Event

Tools for Well-Being Talk Series: Professor Natasha Dow Schüll

Friday
February 28, 2014

Location

MIT Media Lab, E14-633

Description

Digital self-tracking, sometimes called "life hacking" or "personal analytics," involves parsing one's experience (e.g. bodily processes, use of time, emotional states) into digital bits of information and then feeding this information back into everyday life in the form of behavioral adjustments–a trend some have called “algorithmic living.” While people have long used technology to record and reflect upon how they live, the present historical moment is witnessing a dramatic expansion in the practice and scope of self-tracking.
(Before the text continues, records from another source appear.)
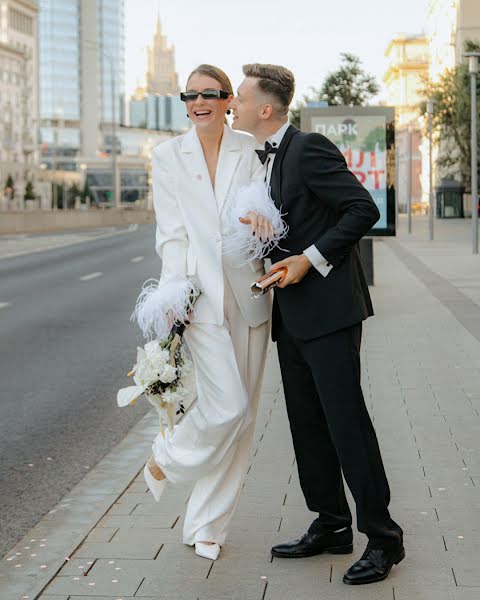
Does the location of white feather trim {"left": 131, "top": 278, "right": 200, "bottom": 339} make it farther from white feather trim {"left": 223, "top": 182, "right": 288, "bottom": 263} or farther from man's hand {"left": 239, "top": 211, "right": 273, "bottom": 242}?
man's hand {"left": 239, "top": 211, "right": 273, "bottom": 242}

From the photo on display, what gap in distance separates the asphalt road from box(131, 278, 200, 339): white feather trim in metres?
1.25

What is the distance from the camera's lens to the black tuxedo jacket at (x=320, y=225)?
4195mm

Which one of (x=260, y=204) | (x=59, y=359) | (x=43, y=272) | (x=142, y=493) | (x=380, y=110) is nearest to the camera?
(x=260, y=204)

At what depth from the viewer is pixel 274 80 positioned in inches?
168

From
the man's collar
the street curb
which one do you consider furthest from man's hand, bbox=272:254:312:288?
the street curb

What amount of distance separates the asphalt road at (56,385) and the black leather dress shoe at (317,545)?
1242 millimetres

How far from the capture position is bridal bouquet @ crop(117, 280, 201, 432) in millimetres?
4383

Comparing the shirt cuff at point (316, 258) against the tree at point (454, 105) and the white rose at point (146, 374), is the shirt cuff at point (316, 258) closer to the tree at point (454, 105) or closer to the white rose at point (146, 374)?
the white rose at point (146, 374)

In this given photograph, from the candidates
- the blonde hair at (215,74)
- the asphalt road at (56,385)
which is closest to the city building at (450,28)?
the asphalt road at (56,385)

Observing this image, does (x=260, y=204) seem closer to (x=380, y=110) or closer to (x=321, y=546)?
(x=321, y=546)

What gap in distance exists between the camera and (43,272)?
947 inches

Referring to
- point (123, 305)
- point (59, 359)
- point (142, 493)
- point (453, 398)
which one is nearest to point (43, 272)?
point (123, 305)

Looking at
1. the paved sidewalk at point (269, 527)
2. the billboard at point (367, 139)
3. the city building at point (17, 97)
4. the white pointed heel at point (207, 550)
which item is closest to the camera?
the paved sidewalk at point (269, 527)

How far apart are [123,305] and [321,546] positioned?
40.2ft
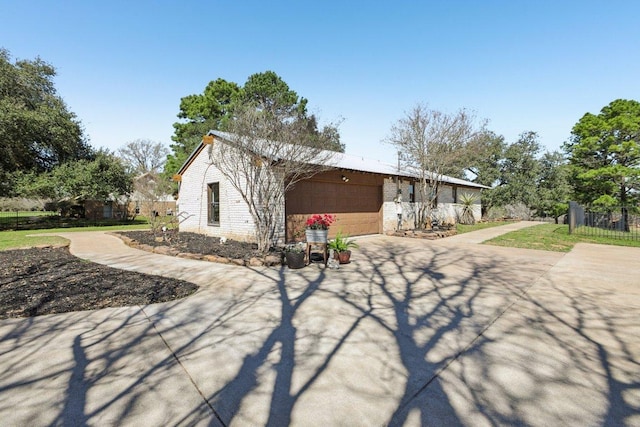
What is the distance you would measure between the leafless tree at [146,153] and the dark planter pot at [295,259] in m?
42.3

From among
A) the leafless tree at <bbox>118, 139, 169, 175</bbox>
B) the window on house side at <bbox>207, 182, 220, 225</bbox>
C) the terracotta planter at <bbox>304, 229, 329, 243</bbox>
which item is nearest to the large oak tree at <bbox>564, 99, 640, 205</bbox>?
the terracotta planter at <bbox>304, 229, 329, 243</bbox>

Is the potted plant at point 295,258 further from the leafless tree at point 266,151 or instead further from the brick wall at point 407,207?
the brick wall at point 407,207

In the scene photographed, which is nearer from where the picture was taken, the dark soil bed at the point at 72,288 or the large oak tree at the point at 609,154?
the dark soil bed at the point at 72,288

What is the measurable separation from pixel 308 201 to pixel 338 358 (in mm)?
8071

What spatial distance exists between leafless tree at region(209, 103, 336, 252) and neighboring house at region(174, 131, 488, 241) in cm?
135

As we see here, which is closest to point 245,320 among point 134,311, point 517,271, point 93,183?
point 134,311

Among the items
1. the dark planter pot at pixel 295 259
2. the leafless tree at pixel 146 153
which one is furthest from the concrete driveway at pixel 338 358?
the leafless tree at pixel 146 153

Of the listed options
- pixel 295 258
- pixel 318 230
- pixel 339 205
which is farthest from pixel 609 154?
pixel 295 258

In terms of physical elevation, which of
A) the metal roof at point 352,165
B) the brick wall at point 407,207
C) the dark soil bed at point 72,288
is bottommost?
the dark soil bed at point 72,288

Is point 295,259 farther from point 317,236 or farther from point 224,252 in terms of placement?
point 224,252

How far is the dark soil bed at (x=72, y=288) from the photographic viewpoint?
4031 millimetres

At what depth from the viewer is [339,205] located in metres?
11.6

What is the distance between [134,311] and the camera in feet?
12.7

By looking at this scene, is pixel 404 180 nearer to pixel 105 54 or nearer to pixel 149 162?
pixel 105 54
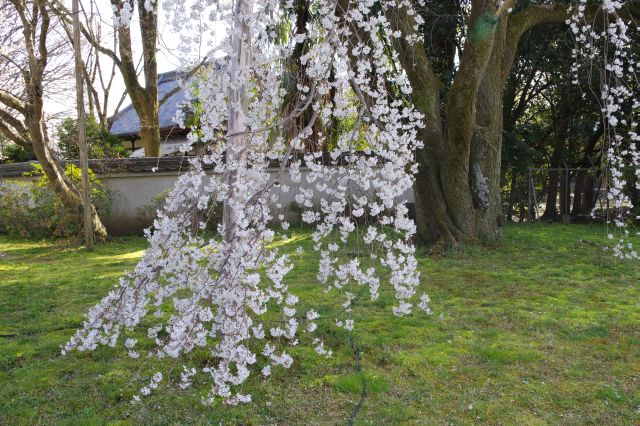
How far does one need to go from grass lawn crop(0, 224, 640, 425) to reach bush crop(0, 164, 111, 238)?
9.11 feet

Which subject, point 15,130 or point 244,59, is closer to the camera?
point 244,59

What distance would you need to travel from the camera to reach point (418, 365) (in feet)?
10.8

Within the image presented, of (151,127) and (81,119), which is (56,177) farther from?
(151,127)

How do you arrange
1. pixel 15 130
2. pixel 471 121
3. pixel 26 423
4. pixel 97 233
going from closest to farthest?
pixel 26 423, pixel 471 121, pixel 15 130, pixel 97 233

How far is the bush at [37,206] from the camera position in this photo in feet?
26.7

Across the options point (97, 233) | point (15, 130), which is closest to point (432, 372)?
point (97, 233)

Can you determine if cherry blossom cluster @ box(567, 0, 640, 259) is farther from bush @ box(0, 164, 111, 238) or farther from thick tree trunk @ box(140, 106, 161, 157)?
thick tree trunk @ box(140, 106, 161, 157)

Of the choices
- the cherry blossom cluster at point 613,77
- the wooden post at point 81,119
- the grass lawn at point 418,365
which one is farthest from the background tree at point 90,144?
the cherry blossom cluster at point 613,77

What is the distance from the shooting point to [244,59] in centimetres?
305

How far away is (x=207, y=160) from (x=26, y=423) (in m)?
1.52

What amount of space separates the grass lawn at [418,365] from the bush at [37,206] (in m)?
2.78

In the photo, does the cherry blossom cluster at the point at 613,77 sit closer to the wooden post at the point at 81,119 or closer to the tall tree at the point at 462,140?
the tall tree at the point at 462,140

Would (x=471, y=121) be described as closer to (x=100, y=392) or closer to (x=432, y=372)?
(x=432, y=372)

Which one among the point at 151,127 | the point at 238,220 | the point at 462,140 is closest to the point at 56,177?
the point at 151,127
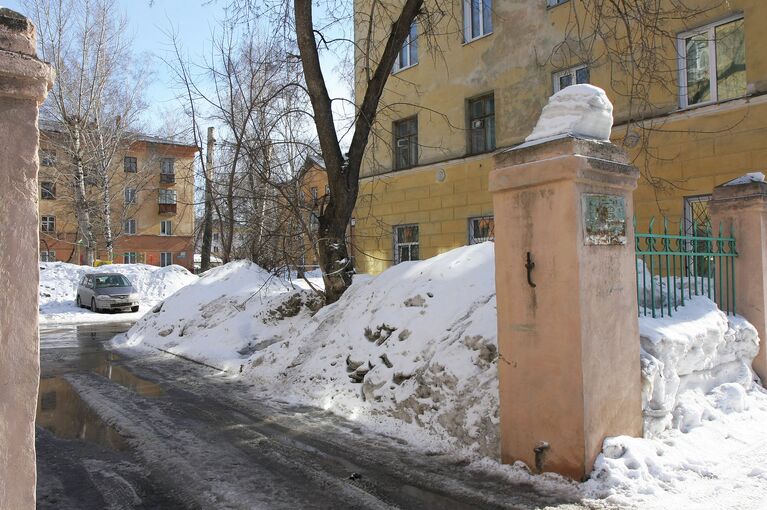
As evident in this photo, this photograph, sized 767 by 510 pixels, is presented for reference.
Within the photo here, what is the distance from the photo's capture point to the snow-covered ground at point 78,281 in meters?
22.3

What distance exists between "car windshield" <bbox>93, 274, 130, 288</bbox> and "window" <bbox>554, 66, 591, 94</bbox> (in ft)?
63.6

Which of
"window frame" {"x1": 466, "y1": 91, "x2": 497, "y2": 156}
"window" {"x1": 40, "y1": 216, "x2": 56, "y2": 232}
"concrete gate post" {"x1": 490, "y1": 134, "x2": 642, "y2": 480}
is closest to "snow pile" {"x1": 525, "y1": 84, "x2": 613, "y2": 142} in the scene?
"concrete gate post" {"x1": 490, "y1": 134, "x2": 642, "y2": 480}

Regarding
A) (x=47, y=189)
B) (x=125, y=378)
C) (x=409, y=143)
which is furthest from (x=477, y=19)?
(x=47, y=189)

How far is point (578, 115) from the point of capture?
4.59m

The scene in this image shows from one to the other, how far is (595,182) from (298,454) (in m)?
3.48

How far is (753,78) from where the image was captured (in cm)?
1168

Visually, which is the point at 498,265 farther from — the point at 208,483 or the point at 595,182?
the point at 208,483

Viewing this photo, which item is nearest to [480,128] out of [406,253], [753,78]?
[406,253]

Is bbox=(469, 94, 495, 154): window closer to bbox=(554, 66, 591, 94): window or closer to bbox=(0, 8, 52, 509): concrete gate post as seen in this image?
bbox=(554, 66, 591, 94): window

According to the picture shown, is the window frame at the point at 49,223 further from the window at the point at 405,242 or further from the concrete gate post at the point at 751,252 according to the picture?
the concrete gate post at the point at 751,252

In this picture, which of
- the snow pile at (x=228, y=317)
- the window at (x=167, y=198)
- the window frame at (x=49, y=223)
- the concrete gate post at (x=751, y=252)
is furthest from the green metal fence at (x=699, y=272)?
the window at (x=167, y=198)

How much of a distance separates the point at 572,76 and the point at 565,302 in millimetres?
12660

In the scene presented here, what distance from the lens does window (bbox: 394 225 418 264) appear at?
19.3m

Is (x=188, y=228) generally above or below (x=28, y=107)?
above
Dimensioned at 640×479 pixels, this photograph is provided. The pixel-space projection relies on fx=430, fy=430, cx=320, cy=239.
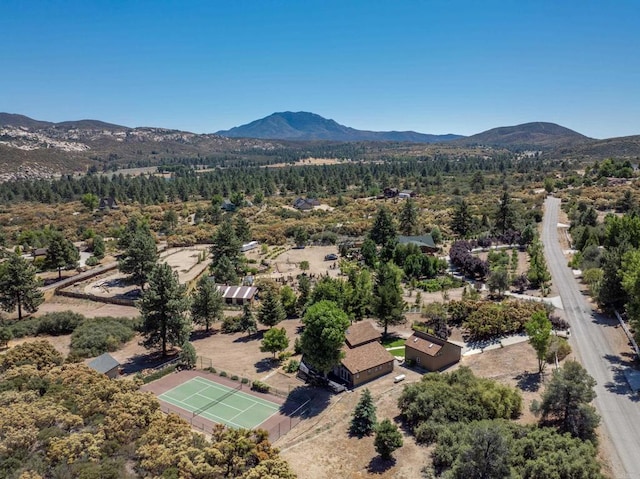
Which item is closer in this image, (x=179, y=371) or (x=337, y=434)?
(x=337, y=434)

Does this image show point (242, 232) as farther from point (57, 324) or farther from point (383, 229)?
point (57, 324)

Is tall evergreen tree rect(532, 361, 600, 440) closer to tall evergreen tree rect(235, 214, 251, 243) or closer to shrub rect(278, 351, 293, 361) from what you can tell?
shrub rect(278, 351, 293, 361)

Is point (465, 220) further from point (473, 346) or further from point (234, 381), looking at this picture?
point (234, 381)

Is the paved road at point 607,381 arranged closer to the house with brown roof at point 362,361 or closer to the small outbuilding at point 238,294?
the house with brown roof at point 362,361

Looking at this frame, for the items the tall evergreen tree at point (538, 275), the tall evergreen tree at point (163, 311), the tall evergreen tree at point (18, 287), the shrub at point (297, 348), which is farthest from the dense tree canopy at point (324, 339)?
the tall evergreen tree at point (18, 287)

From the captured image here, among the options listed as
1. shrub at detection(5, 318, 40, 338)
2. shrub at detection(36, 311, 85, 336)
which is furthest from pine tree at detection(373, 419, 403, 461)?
shrub at detection(5, 318, 40, 338)

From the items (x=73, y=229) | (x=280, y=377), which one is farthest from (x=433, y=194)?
(x=280, y=377)

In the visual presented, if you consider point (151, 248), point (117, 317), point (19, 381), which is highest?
point (151, 248)
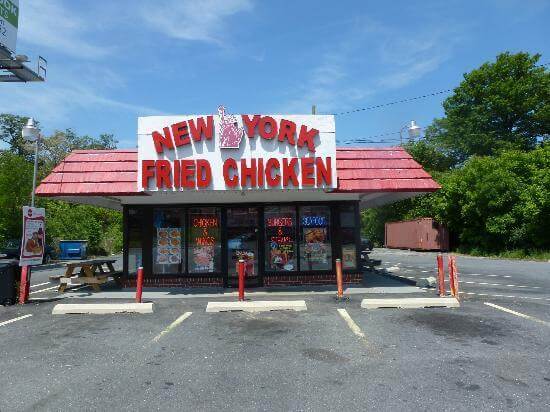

As digital self-tracking increasingly migrates from Quantified Self meetups and hacker conventions into the aisles of Best Buy, smartphone app stores, and healthcare settings, and as more and more individuals have at their fingertips devices and software with which to measure, assess, and modulate themselves, what new modes of self-understanding and self-regulation emerge?

Biography

Natasha Dow Schüll is a cultural anthropologist and associate professor at MIT’s Program in Science, Technology, and Society. Her book, Addiction by Design: Machine Gambling in Las Vegas (Princeton University Press 2012), draws on extended research among compulsive gamblers and the designers of the slot machines they play to explore the relationship between technology design and the experience of addiction. Her current research concerns the rise of digital self-tracking technologies and the new modes of introspection and self-governance they engender. Schüll’s research has been supported by the National Science Foundation, the Alfred P. Sloan Foundation, the Woodrow Wilson Foundation, and the Robert Wood Johnson Foundation, and featured on 60 Minutes and in The New York Times, The Economist, The Atlantic Monthly, The Washington Post, The Financial Times, Forbes, Salon, NPR, WGBH, and WNYC, among others.